Waktu pun berlalu menunjukkan tengah malam, begitu lama andi menunggu shinta untuk
berbicara kembali.

“shinta... .” tanya andi.


“iya, kamu benar. Aku harus menerima semua ini. Aku harus tabah, karena aku tidak mau
terus-menerus seperti ini. Dan terimakasih atas semuanya, karena kamu dan teman-teman
prajurit mu, sudah menyelamatkanku dari penyerangan belanda di kemarin hari. Aku tidak
tahu harus berbuat apa.” Ucap shinta tersenyum kecil kepada andi.

“yang kamu lakukan hanyalah, tetap berada di tempat kami, dan ketika perang tiba, kamu
harus selalu ada di samping kami. Karena kami disini untuk menyelamatkan desa dari
penyerangan belanda, dan juga menyelamatkan hidupmu, karena kamulah satu-satunya
pemimpin yang masih bertahan di kraton solo ini. Mengerti...” ujar andi yang panjang lebar.

“baik..., aku mengerti.” Jawab shinta dengan senyumannya yang memikat hati.

“kalau begitu. makanlah, karena dari kemarin hari aku belum melihatmu makan, dan setelah
itu bergegaslah tidur. dan besok, tepatnya pukul 04.00 subuh, kita segera pergi dari sini,
karena kalau tidak pergi secepatnya, pasukan belanda akan menemukan kita semua disini.”
Ujar andi si prajurit yang berusia 27 tahun ini. Pada saat andi keluar, tiba-tiba saja...

“andi!, terimakasih atas semuanya. Dan maafkan aku, karena aku telah mengata-ngataimu
prajurit imprelialis yang sok tahu.
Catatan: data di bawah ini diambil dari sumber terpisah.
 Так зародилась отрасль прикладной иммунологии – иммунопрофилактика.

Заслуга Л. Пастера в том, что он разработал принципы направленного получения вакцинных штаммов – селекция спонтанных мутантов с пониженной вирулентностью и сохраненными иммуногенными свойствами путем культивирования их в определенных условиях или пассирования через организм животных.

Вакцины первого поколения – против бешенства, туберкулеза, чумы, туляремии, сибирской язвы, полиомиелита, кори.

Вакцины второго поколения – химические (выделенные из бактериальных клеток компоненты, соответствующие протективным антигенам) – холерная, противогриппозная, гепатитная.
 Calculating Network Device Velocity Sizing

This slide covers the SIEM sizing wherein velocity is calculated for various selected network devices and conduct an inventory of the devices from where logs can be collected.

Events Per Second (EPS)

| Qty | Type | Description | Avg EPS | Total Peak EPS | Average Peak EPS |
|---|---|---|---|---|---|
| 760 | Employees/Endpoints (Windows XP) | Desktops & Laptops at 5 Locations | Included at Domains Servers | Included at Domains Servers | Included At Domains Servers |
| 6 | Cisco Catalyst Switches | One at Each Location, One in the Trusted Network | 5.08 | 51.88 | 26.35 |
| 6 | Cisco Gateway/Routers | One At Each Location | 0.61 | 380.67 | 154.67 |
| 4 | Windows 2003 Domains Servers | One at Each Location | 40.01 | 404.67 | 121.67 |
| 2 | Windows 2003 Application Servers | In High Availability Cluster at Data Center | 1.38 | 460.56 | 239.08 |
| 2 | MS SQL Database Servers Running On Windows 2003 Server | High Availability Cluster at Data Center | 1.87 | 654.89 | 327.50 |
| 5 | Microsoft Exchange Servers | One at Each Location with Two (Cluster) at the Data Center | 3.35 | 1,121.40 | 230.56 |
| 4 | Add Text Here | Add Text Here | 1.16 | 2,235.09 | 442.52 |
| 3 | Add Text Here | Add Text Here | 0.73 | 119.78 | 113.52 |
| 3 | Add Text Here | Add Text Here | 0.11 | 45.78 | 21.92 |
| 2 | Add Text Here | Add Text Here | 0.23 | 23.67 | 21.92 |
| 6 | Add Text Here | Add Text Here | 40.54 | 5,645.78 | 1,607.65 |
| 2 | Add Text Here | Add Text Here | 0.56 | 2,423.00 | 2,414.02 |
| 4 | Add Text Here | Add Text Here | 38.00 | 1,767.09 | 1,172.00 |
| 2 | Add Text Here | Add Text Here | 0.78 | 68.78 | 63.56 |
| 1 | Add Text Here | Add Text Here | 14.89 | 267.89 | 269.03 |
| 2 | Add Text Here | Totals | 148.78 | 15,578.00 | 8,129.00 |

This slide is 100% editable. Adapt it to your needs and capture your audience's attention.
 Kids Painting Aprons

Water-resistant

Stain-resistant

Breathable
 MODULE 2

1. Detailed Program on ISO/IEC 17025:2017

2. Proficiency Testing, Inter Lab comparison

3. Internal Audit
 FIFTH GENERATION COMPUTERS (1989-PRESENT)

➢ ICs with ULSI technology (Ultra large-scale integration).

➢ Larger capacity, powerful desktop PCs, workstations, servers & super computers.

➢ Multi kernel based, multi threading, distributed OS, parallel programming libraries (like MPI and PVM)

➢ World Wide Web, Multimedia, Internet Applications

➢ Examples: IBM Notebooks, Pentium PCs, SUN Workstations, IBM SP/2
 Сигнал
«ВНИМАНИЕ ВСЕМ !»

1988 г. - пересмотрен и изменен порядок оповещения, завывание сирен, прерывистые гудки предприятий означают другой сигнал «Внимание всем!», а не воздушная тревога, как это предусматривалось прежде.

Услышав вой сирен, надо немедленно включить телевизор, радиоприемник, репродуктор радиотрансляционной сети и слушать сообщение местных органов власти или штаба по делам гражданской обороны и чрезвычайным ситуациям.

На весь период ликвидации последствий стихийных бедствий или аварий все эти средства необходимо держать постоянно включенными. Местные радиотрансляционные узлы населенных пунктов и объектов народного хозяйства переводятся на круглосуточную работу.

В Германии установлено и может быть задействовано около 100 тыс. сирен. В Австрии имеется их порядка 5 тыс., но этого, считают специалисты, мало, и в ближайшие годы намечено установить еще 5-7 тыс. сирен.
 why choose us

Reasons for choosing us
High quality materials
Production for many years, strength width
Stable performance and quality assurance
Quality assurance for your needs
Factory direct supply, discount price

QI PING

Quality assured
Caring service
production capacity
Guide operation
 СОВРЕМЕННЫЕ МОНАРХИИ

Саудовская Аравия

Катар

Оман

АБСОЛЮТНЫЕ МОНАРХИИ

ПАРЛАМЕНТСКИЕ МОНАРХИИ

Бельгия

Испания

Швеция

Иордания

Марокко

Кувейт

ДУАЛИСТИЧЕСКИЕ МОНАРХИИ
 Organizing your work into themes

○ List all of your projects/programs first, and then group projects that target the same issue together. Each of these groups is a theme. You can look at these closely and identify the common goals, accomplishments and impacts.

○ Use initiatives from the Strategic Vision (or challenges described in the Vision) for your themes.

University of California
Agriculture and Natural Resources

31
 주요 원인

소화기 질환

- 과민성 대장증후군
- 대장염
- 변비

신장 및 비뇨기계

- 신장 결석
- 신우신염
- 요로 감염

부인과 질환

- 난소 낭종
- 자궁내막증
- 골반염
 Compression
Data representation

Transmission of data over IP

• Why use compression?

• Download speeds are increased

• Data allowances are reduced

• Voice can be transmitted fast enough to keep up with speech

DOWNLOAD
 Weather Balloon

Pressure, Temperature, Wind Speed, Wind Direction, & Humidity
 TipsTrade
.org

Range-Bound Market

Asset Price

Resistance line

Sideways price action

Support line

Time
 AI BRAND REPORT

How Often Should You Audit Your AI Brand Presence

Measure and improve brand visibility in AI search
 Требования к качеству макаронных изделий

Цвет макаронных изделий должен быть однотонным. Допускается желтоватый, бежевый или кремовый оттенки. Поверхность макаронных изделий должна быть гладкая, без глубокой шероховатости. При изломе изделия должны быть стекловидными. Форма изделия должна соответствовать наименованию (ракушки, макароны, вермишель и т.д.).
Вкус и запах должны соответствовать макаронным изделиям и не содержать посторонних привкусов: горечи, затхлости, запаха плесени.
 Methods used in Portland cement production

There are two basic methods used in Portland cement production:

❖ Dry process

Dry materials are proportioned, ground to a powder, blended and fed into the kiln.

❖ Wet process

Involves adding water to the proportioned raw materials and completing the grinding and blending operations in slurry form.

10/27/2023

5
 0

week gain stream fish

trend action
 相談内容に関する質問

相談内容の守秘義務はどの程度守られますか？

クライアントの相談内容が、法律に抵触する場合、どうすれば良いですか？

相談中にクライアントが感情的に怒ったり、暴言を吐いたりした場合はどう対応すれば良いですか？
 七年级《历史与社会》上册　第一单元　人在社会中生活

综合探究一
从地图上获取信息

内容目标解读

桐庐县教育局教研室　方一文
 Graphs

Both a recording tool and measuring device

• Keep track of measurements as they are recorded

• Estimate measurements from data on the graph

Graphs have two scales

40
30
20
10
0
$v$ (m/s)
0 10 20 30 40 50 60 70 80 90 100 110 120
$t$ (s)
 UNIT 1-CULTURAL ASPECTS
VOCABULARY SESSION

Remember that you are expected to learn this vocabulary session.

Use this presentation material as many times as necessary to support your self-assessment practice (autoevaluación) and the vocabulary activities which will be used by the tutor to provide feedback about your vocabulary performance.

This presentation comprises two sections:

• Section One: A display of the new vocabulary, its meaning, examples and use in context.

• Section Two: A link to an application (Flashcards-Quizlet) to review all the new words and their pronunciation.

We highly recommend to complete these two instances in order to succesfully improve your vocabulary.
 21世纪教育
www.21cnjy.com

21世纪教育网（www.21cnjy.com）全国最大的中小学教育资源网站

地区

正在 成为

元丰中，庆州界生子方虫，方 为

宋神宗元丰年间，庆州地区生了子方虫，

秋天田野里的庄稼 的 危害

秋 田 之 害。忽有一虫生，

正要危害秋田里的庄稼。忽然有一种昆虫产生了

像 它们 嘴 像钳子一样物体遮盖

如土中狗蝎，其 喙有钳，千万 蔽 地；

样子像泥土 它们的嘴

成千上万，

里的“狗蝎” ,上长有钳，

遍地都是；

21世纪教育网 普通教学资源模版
Tapi kenyataannya, itu sama sekali tidak benar, jadi ...
maafkan aku.” Ucap shinta yang tertunduk.

“iya..., aku maafkan kamu. kalau begitu, aku permisi dulu.” jawab andi seraya keluar dari
tempat shinta.shinta pun akhirnya mau makan dan bergegas tidur, agar besok dia tidak
terlambat untuk bangun, dan berharap besok tidak terjadi apa-apa.